Jerk-Rubbed Shrimp and Pineapple Skewers

Photo by Rush Jagoe
yields

8-10 Servings

    For the Shrimp:
  • 2 pounds medium-size shrimp peeled with tails on
  • 2 tablespoons olive oil
  • 2½ tablespoons jerk rub mixture (recipe follows)
  • 1 whole pineapple cored and cubed
  • New Orleans rum and brown sugar glaze (recipe follows)
  • For the Jerk-Rub Marinade:
  • 1 tablespoon garlic powder
  • 2−3 teaspoons cayenne pepper
  • 2 teaspoons onion powder
  • 2 teaspoons dried thyme
  • 2 teaspoons dried parsley
  • 2 teaspoons sugar
  • 2 teaspoons salt
  • 1 teaspoon paprika
  • 1 teaspoon ground allspice
  • ½ teaspoon black pepper
  • ½ teaspoon dried crushed red pepper
  • ½ teaspoon ground nutmeg
  • ¼ teaspoon ground cinnamon
  • For the Rum and Brown Sugar Glaze:
  • ½ cup freshly squeezed lime juice
  • ½ cup dark rum
  • 3 tablespoons dark brown sugar
  • 1½ teaspoons cornstarch mixed with 1 tablespoon water
steps

Make the jerk-rub marinade:

  1. Whisk all of the ingredients together in a bowl.
  2. Store in an airtight container for up to 3 months.

Season the shrimp:

  1. Place shrimp and olive oil in a large zip-top bag and shake to coat.
  2. Add jerk spice mixture and shake again to coat thoroughly.
  3. Set aside and prepare glaze.

Make the rum and brown sugar glaze:

  1. In a small saucepot combine lime juice, rum, and brown sugar.
  2. Bring to a simmer, then reduce heat.
  3. Add the cornstarch mixed with water and bring back to a simmer while continuously whisking.
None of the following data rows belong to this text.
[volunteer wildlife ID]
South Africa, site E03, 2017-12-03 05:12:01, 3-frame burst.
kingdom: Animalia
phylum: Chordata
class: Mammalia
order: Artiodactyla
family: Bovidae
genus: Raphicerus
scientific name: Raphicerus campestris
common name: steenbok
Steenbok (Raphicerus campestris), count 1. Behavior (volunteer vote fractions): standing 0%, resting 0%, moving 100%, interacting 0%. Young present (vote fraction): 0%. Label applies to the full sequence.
Glaze should simmer until it is thick enough to coat the back of a spoon.

Grill the shrimp:

  1. Thread shrimp and pineapple cubes onto bamboo skewers that have been soaked in warm water, about six or so shrimp per skewer.
  2. Grill shrimp skewers over medium-high heat while brushing with the rum and brown sugar glaze until shrimp are cooked through, about 2 to 3 minutes per side.